2 違和感
「失礼します」
静かなノック音と共に私のドレスアップを
担当しているメイドのルーズが部屋に入ってきた。
「ルーズ!!久しぶりね!」
私がそう言うと、ルーズは不思議そうな顔をした。
(そりゃあそうよね。)
ルーズはこの城で1番警戒心が強い子だった。
私の食事ひとつとっても、毒が入っていないか、誰が毒見したのか事細かに確認してくれた。

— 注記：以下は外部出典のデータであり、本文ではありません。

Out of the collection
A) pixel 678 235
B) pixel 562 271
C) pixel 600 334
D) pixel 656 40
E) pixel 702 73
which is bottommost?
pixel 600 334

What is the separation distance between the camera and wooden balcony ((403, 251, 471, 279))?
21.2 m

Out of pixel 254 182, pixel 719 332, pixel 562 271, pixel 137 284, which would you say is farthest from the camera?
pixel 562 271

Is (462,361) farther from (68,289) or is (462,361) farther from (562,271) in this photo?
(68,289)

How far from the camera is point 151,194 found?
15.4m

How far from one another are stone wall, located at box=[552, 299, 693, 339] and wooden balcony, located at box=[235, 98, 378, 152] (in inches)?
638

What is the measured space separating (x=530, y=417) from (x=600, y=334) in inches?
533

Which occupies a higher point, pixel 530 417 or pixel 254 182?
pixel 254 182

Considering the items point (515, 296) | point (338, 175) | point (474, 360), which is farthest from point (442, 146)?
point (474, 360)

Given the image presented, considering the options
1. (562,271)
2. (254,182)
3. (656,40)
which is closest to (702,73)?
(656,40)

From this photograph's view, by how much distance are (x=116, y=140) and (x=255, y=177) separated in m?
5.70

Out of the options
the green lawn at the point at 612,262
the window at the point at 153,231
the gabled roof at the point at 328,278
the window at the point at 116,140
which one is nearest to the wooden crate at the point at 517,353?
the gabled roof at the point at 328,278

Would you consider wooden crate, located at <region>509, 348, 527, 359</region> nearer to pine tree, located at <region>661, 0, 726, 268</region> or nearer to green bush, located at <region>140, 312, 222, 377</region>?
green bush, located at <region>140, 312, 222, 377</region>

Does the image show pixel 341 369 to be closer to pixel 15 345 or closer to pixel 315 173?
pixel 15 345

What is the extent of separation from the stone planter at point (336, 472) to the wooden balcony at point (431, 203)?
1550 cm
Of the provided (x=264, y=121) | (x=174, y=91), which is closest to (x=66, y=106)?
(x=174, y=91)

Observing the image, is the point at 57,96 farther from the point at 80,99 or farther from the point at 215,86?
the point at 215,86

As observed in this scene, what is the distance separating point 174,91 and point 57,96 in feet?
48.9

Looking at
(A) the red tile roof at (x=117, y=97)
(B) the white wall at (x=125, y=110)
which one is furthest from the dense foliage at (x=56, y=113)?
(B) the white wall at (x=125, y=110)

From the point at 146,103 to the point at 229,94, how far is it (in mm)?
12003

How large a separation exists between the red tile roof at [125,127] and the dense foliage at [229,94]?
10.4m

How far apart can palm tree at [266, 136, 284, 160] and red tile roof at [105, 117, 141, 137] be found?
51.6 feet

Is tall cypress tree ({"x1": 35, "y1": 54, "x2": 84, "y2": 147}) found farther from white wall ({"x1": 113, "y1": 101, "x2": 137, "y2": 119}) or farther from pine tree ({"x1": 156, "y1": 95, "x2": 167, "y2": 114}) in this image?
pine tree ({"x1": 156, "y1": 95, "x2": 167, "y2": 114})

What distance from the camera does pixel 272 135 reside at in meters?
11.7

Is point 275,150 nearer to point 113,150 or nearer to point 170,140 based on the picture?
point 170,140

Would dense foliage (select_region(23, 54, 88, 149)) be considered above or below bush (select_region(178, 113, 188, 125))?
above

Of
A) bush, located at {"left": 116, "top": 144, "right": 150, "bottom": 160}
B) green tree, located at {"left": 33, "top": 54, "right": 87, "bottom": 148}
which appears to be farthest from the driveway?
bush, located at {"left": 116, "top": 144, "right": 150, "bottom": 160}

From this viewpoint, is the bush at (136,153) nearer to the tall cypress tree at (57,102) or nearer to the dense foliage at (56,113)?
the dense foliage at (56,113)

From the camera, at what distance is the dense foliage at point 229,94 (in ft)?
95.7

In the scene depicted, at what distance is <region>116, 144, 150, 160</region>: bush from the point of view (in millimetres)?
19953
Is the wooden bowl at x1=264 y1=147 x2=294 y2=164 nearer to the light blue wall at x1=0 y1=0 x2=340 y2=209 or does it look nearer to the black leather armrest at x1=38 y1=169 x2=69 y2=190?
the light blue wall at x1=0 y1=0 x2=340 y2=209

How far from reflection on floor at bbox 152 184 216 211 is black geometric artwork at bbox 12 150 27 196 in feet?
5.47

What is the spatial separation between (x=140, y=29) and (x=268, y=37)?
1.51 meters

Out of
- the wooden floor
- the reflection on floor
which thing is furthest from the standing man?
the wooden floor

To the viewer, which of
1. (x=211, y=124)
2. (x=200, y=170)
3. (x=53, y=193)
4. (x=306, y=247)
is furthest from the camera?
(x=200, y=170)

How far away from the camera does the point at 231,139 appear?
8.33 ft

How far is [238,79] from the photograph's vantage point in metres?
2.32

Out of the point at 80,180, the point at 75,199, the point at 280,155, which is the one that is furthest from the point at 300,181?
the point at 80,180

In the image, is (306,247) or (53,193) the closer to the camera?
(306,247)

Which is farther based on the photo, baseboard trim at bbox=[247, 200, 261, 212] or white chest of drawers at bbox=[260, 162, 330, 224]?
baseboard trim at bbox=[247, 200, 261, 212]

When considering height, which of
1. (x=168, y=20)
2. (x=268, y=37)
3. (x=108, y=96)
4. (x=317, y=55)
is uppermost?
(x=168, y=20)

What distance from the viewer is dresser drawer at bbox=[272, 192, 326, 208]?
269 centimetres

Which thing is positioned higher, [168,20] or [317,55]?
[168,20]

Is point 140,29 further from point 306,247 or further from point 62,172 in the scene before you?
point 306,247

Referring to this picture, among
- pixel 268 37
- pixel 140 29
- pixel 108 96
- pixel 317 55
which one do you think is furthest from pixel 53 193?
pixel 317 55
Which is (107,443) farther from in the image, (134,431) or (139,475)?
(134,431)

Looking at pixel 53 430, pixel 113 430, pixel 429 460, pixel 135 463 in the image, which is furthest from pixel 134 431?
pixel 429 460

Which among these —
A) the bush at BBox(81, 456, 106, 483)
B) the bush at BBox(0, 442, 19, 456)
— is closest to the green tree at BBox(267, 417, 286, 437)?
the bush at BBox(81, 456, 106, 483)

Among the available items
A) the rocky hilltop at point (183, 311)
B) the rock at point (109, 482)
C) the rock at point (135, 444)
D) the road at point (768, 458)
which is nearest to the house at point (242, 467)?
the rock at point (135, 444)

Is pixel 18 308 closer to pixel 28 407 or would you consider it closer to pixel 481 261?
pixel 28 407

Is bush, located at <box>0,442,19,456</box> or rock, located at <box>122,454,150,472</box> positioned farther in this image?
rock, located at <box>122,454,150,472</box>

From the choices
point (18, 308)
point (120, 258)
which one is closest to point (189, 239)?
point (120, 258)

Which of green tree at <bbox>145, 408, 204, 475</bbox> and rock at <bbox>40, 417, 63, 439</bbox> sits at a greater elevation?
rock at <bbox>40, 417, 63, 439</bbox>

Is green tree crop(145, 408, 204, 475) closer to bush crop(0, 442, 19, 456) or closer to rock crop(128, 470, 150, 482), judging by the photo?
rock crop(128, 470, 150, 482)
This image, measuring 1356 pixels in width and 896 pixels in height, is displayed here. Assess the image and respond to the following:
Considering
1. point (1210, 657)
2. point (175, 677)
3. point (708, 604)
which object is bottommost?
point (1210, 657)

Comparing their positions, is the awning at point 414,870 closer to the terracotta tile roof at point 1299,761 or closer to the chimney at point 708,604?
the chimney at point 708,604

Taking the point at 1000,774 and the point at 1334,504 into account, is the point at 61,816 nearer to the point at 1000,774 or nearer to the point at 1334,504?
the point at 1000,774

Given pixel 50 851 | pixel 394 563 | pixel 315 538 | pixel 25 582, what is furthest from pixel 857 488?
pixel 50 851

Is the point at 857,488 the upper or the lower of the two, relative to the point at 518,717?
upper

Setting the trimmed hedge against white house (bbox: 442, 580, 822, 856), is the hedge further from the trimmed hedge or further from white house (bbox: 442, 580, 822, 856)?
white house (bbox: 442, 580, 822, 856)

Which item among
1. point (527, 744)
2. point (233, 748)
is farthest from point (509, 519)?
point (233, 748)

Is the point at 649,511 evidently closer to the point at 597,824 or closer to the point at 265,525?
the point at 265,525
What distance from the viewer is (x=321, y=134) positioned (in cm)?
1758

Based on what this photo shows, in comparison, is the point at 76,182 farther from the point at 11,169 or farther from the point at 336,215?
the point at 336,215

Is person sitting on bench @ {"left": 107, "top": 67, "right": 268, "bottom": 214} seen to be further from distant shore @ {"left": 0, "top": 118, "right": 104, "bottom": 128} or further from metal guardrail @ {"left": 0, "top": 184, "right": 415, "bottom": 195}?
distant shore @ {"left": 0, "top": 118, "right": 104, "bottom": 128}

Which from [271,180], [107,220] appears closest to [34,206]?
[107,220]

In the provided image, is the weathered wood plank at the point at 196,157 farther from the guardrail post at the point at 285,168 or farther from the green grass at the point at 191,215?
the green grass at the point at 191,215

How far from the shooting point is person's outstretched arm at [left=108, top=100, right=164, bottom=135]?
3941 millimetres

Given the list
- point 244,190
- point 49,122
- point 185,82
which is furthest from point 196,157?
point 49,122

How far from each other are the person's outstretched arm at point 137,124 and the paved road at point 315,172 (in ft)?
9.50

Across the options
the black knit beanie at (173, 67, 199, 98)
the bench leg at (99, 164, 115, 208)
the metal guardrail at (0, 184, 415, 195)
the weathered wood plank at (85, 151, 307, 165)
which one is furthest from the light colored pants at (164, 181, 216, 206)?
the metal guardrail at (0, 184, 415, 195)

周りからはツンツンしていて冷たい子だと言われているけれど、本当は正義感が強くてとっても優しい子なのだ。
(ツンデレってやつだわ)
だけど、そのせいで…
カイルと婚約して数カ月後に解雇された。
「カイル様、どうしてルーズを解雇なさったのですか」
「エリーゼ、僕は君に1人の普通の女の子として暮らしてほしいんだ。
あんなふうに過剰に物事に警戒していたら、君は気にしてしまうだろう?」
ああ、カイル様はこんなにも私のことを考えてくれていたのか。
ーー優しい方だな。
あのときはそう思えた。
だけど、違う。
あれは優しさなんかじゃなかった。
自分の行動が怪しまれるのを防ぎたかった。
ただそれだけだ。
ルーズはあの時、
「お嬢様、どんなに身近にいて安心できると思っている人でもあなたを狙っているかもしれないのです。
そのことをお忘れなく。」
と言っていた。
今思えば、あれはカイル様のことを指していたのだろう。
ルーズの気遣いに気づくことができなかった私は、なんと愚かなのだろう。
今世では、ルーズのことも絶対に救う。
「お嬢様、カイル様がまもなく到着するとのことですので、仕上げのドレスアップをさせていただきます。」
「ええ、お願いしますわ」
シュルシュルと布のこすれる音だけがかすかに響く。
「できました。お嬢様は、本当に美しいお方ですね」
ルーズがそう言って、私が微笑みを返した時
「お嬢様ー!!きゃー美しいですー!!」
とマリアが部屋に入ってきた。
「この前、街で素敵な色のネイルを見つけまして、お嬢様に似合うと思って買ってきてしまいました」
マリアが手に持っていたのは、
ほのかにピンクに染まったネイル。暖かな色味は春を連想させた。
「ふたりともありがとう。
本当に…ありがとう」
私は、思わず目いっぱいに涙をためた。
ふたりは困惑して、
「「お、お嬢様!?」」
とあわあわした様子でいた。
私はたくさんの人から狙われているけど
こうやって、みんなと笑い合いながら過ごすことができて本当に幸せだ。
「マリア、ルーズ。
これからも、ずっと一緒よ。」
本当はカイル様にまた殺されてしまうかもしれないと思うと、ちょっと怖い。
だけど、幸せな未来のために私は、運命を変える。